======== Extract to read

Follow Up and Pictures from September 15th

I attended the September 15th rally in Washington, D.C.. For more on the march, see either my post Reporting on DC or my onlinejournal article.

ANSWER (Act Now To Stop War and End Racism), one of the rally sponsors, just issued a press release dated January 4th.

Referring to the trials of 11 defendants arrested on the steps of the Capitol, ANSWER had this to say:

An important victory was won yesterday, January 3, in the case of 11 defendants who were arrested at the Sept. 15 March on the Capitol, which drew 100,000 anti-war protestors to Washington, DC.

Judge Henry Greene of the Superior Court of the District of Columbia dismissed all charges against the defendants, who were accused of crossing a police line. The government's case collapsed in the early stages of the trial during the the testimony of a witness from the Capitol Police.

The protestors asserted that the government and the Capitol Police had illegally and unconstitutionally sought to prevent demonstrators from engaging in First Amendment protected speech and assembly in an area in front of the Capitol building routinely kept open to tourists and others. This attempt to exclude people engaging in free speech activities could not form the basis for a lawful arrest or conviction for "crossing a police line."

The government's case disintegrated as protestors' attorneys demonstrated that the government had withheld key evidence from the defense.

Under pressure from the defense, the government revealed that they had withheld documents and material that was central to the defendants' challenge to the government's efforts to prevent demonstrators from exercising their First Amendment rights at Congress under the pretext of "national security," including a "police sensitive" document supposedly related to "terrorism." The defense argued that the government was using this pretext to prevent antiwar protest at a time when General David Petraeus was making the Bush administration's case that Congress should continue to fund the Iraq war.

The police in their riot regalia lined up like a group of third world paramilitaries, ready to bash and crush any who'd dare to cross the line. My photo here shows the back line of police, while another line stood just on the other side of the wall, batons at the ready. The crowd was agitated but the wall and crowd control barricades appeared to both physically impede them, with psychological reinforcement from the multiple lines of police behind it.

================

**Required tasks**
[1] Do these statements agree with the rally post? Answer yes or no for each, quoting the deciding words. (a) Judge Henry Greene dismissed all charges against the 11 defendants. (b) The defendants were accused of assaulting a police officer. (c) The government's case collapsed late in the trial.
[2] According to the rally post, how many anti-war protestors did the Sept. 15 March on the Capitol draw to Washington, DC?
[3] Reproduce the passage of the rally post starting at "I attended the" and ending at "dated January 4th.".
The entries after the text come from a different source.

======== Data provided

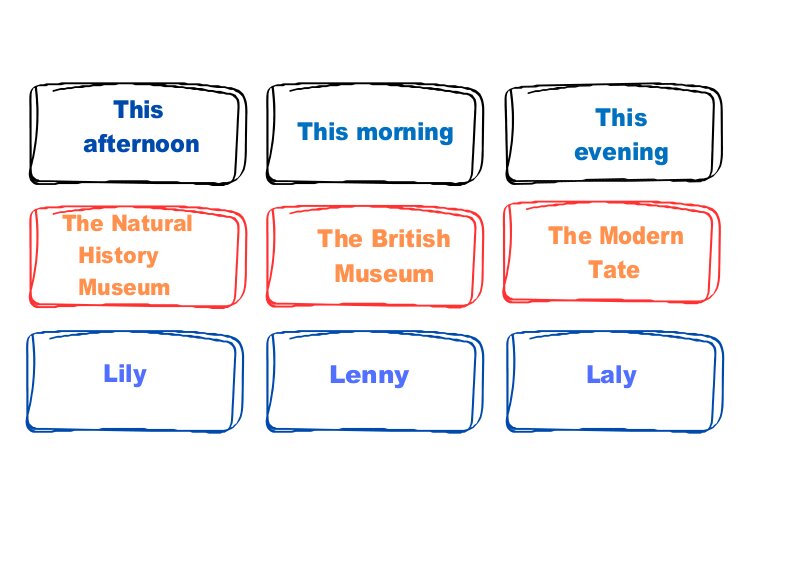 This afternoon

This morning

This evening

The Natural History Museum

The British Museum

The Modern Tate

Lily

Lenny

Laly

================

**Solutions per task**
[1]
(a) Yes: "dismissed all charges against the defendants"
(b) No: "who were accused of crossing a police line"
(c) No: "The government's case collapsed in the early stages of the trial"

[2] 100,000 anti-war protestors.

[3]
I attended the September 15th rally in Washington, D.C.. For more on the march, see either my post Reporting on DC or my onlinejournal article.

ANSWER (Act Now To Stop War and End Racism), one of the rally sponsors, just issued a press release dated January 4th.